North of the Northern Sea Route

This was one of the worst summers ever for Arctic sea ice, and the worst ever seen if you focus on the Asian side of the Arctic Ocean. Not only is the Northern Sea Route open for shipping between Europe and East Asia, but for the first time, cargo ships could reasonably cross the Arctic Ocean north of all the Asian islands. That shipping route has been more or less open (icebreaker escort recommended, just in case) since the beginning of August and could stay open through October. About 400 or maybe 500 cargo ships are expected to cross the Arctic Ocean this summer, the most ever.

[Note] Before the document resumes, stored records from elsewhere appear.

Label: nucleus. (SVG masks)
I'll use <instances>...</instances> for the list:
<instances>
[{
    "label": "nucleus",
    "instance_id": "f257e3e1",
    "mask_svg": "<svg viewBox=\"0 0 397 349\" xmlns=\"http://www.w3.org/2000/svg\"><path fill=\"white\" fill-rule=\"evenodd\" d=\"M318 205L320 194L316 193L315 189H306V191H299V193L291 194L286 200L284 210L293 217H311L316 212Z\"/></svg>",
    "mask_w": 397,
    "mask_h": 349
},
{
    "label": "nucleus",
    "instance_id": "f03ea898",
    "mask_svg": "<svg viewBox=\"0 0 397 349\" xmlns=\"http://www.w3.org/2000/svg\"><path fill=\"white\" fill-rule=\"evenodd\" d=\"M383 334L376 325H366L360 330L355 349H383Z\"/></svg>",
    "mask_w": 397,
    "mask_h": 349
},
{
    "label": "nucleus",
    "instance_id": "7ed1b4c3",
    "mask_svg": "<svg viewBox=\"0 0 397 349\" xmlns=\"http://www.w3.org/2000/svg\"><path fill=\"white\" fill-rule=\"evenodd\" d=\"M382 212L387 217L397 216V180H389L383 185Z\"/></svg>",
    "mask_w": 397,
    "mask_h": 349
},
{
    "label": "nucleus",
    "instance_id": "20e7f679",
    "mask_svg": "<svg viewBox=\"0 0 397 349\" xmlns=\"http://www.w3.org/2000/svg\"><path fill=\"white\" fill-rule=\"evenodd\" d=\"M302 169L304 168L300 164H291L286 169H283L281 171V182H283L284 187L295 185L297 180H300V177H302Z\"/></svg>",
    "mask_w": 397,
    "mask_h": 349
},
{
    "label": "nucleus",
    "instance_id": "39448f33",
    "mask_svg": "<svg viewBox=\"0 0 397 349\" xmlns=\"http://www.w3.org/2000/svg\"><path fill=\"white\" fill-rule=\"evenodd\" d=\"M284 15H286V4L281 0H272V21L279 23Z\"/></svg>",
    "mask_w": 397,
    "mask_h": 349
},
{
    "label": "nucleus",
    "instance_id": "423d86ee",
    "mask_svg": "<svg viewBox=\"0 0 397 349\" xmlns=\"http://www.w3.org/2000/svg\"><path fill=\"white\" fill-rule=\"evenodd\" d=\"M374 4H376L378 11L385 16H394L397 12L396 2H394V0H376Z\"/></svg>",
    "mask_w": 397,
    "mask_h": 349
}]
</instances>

With every year that goes by there is less reason to hope that the ice will ever make a comeback. In all, three fourths of the Arctic sea ice volume at its April peak melted away this summer, similar to the last seven years. If you think of the way weather naturally varies from one year to the next, a complete Arctic melt-out is almost within the range of normal weather fluctuations. Arctic ice melt is enhanced by a mild winter, a warm or stormy spring, a persistent straight-line wind pattern in almost any direction, and the list goes on and on. From normal weather variation alone we can expect an Arctic melt-out within the next 30 years, if the warming trend doesn’t catch up with it sooner than that. This summer provides a hint of what that will be like. All you have to do is imagine that this summer’s extraordinary melt on the Asian side of the ocean spread across to Greenland and Canada. Or, imagine the summer breezes arriving one month early. If three months of summer weather melt about 75 percent of the ice, four months would melt about 100 percent. That’s how close to the edge the Arctic is at this point.

According to the ice statistics, it was a near-normal melt in the Canadian Arctic, but it was enough to open the Northwest Passage for explorer and science ships. That’s another sign of how much the Arctic has changed. A Northwest Passage opening, previously something that happened once every few decades, has become something you can almost plan on in any September you choose. It wasn’t a cargo-ship year in the Northwest Passage, but that may come soon enough — the last remnants of the Canadian ice shelves melted away this summer after drifting south during the spring.